◆ GIVEN TEXT:
=== Begin Enclosure ===
The Diary of a CEOJames Smith: Become Confident In 100 Minutes | E174
At a glance
WHAT IT’S REALLY ABOUT
James Smith Redefines Confidence: Action, Audacity, and Honest Self-Work
- James Smith joins Steven Bartlett to unpack confidence as a learnable skill rooted in repetition, evidence, and a willingness to lose, rather than a fixed personality trait or magical 'superpower.'
- They explore how pain points, early life experiences, dating, work, and relationships all intersect with confidence, and why inaction is still a choice that compounds self-doubt.
- Smith emphasizes audacity, small uncomfortable actions (like asking for discounts or posting online), and long-term repetition of ‘boring’ tasks as the real engines of change.
- The conversation also dives into modern dating, monogamy, porn, boredom, purpose, and how consciously choosing your environment and habits protects mental health and fuels a meaningful, confident life.
IDEAS WORTH REMEMBERING
5 ideasConfidence Is Built From Evidence And Repetition, Not Affirmations
Smith frames confidence as predicting success on a spectrum where anxiety predicts failure and confidence predicts success. You don’t get belief first; you earn it by acting before you feel ready, then stacking small wins (e.g., years of daily posts before making money, 10 months of emails before the first sale). Mirror talk without evidence rarely works; taking imperfect action that can succeed or fail does.
Use Pain Points To Override Fear At The Crossroads
When you feel ‘not confident enough,’ you’re at a left/right choice between action and inaction. Smith uses deep pain points (loneliness, feeling unattractive, undervalued at work) rather than surface goals (“tone up,” “be more confident”) to decide. Ask: which is more uncomfortable—another year of this pain, or five minutes of awkwardness asking for a date, a raise, or posting online? Whatever you’re not changing, you’re choosing.
Train Confidence With Small, Deliberately Uncomfortable Tasks
Confidence behaves like fitness: if you stop training it, you lose it. Smith recommends micro-experiments like Tim Ferriss’s ‘ask for 10% off a coffee’—you’re not trying to get cheaper coffee; you’re training your nervous system to tolerate embarrassment and realize nobody cares as much as you think. Break big fears (public speaking, dating, selling) into tiny steps you *do* have courage for (saying hello, posting one video, having one awkward ask).
Audacity And Being Willing To Lose Are Prerequisites For Success
Smith and Bartlett both link their careers to an audacious initial bet: starting a podcast with the intent to be the biggest, or posting contrarian fitness content knowing it would attract hate. Smith distinguishes ‘losing’ from ‘being defeated’: you only become defeated when you stop after a loss. True confidence is being happy to lose repeatedly on the way to a goal, seeing each failure as one of the 99 doors you must knock on to get the sale.
=== End Enclosure ===
◆ RECORDS SHOWN:
=== Begin Enclosure ===
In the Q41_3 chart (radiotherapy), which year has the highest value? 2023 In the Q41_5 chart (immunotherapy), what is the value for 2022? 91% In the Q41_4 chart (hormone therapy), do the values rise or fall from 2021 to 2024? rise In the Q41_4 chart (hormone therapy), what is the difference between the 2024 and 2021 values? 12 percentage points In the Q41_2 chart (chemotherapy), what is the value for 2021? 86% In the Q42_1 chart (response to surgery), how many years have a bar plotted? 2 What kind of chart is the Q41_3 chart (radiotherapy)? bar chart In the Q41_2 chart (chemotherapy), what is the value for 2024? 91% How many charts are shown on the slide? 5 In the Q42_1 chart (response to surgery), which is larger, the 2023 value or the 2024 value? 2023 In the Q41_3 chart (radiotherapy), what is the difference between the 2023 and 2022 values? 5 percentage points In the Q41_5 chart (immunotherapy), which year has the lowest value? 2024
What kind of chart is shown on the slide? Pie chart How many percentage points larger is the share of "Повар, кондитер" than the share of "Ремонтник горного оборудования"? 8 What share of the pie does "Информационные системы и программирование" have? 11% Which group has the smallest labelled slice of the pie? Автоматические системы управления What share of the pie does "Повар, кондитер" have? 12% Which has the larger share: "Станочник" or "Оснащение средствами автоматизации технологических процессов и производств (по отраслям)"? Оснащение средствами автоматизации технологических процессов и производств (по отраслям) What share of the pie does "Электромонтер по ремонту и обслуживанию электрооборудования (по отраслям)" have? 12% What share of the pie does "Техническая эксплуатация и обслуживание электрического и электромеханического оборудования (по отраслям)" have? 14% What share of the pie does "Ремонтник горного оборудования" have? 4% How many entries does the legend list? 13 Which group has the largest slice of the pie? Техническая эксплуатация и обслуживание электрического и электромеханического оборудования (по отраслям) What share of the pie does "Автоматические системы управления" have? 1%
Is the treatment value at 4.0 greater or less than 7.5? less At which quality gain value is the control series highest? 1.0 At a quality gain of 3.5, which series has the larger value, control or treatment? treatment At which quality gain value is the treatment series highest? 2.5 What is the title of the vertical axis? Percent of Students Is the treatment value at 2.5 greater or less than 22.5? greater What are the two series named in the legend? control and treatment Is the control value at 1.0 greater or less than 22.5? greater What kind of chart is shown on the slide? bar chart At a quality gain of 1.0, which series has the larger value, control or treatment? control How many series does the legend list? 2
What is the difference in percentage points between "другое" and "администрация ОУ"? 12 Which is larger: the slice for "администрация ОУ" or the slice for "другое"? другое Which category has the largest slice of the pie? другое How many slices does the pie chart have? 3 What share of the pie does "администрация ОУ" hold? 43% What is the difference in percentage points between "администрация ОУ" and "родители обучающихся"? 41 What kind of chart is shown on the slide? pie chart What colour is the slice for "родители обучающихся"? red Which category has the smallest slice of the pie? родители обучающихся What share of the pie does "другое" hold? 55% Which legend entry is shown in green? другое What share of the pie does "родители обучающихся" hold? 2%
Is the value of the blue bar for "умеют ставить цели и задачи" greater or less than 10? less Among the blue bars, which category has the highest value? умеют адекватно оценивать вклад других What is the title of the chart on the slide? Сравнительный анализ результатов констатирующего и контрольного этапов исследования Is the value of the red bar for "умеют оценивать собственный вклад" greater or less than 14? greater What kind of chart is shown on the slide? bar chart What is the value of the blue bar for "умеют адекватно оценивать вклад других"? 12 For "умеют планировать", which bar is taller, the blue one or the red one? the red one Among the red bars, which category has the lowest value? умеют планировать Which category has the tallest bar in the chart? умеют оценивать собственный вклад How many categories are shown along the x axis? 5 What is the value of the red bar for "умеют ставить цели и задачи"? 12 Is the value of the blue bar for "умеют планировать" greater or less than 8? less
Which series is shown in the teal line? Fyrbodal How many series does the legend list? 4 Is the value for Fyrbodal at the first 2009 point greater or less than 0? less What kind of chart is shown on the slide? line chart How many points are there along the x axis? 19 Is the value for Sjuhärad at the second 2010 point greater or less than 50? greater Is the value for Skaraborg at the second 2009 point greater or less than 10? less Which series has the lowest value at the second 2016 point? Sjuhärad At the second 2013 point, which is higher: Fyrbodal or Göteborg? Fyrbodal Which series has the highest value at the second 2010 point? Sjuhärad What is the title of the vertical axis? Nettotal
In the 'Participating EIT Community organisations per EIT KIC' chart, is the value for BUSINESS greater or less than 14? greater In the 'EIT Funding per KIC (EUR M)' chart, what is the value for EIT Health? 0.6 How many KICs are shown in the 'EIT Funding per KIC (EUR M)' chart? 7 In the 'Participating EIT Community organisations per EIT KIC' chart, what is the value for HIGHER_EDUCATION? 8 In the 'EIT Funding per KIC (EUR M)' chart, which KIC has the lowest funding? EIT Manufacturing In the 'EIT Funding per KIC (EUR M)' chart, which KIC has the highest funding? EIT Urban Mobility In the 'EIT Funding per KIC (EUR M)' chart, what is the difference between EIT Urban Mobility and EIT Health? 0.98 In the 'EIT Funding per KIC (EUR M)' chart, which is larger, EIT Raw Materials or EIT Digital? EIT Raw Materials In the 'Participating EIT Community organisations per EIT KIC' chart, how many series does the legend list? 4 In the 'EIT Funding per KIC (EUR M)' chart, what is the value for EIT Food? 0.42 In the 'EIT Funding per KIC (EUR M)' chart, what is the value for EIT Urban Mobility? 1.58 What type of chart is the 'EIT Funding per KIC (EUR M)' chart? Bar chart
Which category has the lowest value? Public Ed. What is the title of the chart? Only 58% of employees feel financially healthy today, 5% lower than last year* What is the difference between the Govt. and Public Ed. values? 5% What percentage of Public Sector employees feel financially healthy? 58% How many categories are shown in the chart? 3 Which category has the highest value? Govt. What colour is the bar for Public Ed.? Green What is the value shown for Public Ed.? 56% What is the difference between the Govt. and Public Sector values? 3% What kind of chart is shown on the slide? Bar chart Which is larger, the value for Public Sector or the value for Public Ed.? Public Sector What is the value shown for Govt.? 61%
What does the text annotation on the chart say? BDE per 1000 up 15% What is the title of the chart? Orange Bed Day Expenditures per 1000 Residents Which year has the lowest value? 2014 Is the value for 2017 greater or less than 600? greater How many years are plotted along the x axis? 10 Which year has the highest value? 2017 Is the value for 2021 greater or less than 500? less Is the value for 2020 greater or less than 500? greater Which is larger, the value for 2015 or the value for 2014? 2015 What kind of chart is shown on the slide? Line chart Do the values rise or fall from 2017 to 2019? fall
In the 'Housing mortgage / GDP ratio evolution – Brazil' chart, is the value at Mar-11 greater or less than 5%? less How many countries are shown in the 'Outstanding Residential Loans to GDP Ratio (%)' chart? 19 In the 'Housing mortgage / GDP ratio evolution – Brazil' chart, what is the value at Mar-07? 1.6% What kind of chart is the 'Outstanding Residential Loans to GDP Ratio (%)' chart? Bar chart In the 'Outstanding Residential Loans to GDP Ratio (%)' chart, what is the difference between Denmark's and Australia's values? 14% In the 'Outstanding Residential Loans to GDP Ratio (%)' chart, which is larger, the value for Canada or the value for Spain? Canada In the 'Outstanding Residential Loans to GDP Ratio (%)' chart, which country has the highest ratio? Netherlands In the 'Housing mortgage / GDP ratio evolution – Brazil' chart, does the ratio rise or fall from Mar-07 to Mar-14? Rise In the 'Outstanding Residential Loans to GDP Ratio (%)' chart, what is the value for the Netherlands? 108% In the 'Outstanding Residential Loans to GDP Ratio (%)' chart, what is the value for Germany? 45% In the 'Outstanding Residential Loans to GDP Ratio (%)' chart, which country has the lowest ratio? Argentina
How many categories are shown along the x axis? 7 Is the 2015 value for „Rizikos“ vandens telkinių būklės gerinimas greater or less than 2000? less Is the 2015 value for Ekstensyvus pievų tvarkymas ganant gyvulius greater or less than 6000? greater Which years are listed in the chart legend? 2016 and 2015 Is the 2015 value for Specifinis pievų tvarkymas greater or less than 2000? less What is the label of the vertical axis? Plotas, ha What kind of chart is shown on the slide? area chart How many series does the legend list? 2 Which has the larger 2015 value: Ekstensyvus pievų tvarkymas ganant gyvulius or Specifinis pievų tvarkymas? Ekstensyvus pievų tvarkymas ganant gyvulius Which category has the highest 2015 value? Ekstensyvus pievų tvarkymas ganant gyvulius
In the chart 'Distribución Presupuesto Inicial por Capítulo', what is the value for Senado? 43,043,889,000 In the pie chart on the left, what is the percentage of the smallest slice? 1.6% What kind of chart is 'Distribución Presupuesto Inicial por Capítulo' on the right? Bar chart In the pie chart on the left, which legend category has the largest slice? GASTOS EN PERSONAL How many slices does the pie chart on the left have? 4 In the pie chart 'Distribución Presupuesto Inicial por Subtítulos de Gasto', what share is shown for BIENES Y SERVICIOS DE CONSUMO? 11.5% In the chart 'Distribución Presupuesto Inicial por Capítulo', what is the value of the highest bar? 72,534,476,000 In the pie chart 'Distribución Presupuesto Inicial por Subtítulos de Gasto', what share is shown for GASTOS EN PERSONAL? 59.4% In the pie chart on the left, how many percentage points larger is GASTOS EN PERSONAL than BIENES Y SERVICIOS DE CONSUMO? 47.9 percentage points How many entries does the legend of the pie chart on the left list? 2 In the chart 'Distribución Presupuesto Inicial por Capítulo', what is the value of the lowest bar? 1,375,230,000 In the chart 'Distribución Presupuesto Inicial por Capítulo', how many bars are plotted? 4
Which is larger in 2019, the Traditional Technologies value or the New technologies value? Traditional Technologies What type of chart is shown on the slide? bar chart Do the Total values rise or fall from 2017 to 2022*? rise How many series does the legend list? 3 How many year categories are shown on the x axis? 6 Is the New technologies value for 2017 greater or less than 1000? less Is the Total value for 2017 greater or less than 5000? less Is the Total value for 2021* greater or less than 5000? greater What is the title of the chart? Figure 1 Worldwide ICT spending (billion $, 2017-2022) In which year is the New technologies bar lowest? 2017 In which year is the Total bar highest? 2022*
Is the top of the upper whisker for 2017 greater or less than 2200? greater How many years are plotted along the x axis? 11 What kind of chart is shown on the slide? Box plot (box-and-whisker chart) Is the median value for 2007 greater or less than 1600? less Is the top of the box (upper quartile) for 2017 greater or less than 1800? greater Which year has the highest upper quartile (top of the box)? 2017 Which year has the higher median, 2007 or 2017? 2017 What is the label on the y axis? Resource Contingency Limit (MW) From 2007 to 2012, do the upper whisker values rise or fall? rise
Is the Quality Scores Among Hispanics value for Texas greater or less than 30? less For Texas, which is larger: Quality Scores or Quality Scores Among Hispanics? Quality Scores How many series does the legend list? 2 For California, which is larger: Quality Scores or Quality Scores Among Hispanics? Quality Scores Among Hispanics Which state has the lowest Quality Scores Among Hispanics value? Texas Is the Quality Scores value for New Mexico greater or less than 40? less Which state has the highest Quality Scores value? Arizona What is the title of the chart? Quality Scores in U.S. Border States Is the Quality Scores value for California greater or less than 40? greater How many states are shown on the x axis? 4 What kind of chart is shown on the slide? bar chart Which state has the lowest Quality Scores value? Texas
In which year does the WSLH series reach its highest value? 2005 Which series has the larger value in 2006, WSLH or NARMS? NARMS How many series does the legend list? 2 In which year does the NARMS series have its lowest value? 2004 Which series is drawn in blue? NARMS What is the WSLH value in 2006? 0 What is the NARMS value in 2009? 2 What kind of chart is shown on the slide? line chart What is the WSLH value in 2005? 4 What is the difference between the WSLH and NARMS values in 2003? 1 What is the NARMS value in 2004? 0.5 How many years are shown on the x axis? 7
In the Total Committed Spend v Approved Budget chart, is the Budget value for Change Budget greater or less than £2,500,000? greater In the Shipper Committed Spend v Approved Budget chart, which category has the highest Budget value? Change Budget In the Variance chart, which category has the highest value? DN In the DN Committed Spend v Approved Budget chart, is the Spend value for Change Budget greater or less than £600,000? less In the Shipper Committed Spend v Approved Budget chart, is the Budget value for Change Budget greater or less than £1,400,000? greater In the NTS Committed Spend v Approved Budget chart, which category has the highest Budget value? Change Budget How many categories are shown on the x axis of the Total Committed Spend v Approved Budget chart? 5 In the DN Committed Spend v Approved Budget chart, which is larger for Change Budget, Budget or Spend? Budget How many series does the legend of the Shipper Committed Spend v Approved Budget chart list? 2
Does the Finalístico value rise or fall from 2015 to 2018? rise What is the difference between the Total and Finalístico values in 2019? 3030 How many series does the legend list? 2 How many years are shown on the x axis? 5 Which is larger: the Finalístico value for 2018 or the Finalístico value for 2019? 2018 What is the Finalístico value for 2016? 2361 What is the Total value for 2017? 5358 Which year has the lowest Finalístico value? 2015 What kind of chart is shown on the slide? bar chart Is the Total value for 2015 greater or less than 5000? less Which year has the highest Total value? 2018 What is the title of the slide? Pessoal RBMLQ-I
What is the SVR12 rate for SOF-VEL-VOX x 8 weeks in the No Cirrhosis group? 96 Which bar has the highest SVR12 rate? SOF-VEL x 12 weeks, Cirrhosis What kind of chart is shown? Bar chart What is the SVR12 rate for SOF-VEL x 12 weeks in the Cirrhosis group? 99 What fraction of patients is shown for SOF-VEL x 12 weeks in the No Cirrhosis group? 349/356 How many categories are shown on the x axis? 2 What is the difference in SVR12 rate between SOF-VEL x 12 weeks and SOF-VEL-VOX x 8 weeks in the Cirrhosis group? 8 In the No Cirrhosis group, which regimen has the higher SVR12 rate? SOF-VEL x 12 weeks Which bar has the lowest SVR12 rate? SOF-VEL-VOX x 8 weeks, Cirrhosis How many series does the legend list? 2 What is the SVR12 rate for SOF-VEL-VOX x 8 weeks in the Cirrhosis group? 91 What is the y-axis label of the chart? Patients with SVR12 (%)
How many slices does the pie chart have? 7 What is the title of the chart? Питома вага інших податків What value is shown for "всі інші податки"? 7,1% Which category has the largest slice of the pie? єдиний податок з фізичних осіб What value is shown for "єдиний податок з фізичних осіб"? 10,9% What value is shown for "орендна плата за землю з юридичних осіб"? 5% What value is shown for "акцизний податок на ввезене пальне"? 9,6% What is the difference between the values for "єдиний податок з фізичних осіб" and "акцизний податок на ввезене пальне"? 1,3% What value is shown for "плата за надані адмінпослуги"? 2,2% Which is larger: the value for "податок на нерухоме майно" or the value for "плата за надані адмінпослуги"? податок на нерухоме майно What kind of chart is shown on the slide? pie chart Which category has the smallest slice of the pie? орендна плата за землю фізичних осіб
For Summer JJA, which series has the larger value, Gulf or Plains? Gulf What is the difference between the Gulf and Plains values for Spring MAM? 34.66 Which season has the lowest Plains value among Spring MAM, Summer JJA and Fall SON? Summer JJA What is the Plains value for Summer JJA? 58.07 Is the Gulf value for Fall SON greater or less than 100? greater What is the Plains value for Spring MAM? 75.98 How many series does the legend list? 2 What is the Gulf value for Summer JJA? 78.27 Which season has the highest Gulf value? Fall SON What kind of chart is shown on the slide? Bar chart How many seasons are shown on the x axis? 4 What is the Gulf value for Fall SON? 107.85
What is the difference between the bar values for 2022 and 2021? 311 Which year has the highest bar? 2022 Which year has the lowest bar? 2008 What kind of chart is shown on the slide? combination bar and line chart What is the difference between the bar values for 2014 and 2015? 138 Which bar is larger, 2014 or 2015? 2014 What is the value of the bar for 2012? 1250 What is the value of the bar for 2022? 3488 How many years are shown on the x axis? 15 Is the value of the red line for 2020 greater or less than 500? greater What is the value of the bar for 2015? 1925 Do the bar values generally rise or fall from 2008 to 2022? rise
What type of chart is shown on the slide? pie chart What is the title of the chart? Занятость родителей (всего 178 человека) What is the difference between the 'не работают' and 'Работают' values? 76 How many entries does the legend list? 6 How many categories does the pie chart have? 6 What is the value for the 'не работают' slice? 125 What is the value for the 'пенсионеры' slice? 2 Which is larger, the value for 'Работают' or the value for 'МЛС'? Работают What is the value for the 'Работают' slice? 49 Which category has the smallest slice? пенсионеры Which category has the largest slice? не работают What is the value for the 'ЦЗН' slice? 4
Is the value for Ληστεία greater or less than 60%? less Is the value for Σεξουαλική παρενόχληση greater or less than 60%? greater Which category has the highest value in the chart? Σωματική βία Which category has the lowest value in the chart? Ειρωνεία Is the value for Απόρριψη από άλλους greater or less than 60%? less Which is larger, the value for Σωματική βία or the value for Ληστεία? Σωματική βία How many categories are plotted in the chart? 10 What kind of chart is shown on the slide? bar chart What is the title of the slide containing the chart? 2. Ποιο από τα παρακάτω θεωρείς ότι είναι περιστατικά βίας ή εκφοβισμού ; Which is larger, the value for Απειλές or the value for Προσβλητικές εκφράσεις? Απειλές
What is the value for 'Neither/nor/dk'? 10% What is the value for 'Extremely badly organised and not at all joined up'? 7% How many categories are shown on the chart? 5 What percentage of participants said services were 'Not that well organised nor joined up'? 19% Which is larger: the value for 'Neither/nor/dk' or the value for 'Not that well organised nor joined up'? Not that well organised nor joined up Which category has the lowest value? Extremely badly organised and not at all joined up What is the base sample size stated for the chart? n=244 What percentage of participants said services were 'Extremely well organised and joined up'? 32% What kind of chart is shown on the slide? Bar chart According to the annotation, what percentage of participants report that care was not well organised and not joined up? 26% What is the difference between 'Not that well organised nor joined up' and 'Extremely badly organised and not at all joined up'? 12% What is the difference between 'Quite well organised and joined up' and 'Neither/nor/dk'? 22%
=== End Enclosure ===
Reproduce the podcast summary word for word from "The Diary of" up to and including "that compounds self-doubt.". The records have no connection to the podcast summary.

◆ TASK RESULT:
The Diary of a CEOJames Smith: Become Confident In 100 Minutes | E174
At a glance
WHAT IT’S REALLY ABOUT
James Smith Redefines Confidence: Action, Audacity, and Honest Self-Work
- James Smith joins Steven Bartlett to unpack confidence as a learnable skill rooted in repetition, evidence, and a willingness to lose, rather than a fixed personality trait or magical 'superpower.'
- They explore how pain points, early life experiences, dating, work, and relationships all intersect with confidence, and why inaction is still a choice that compounds self-doubt.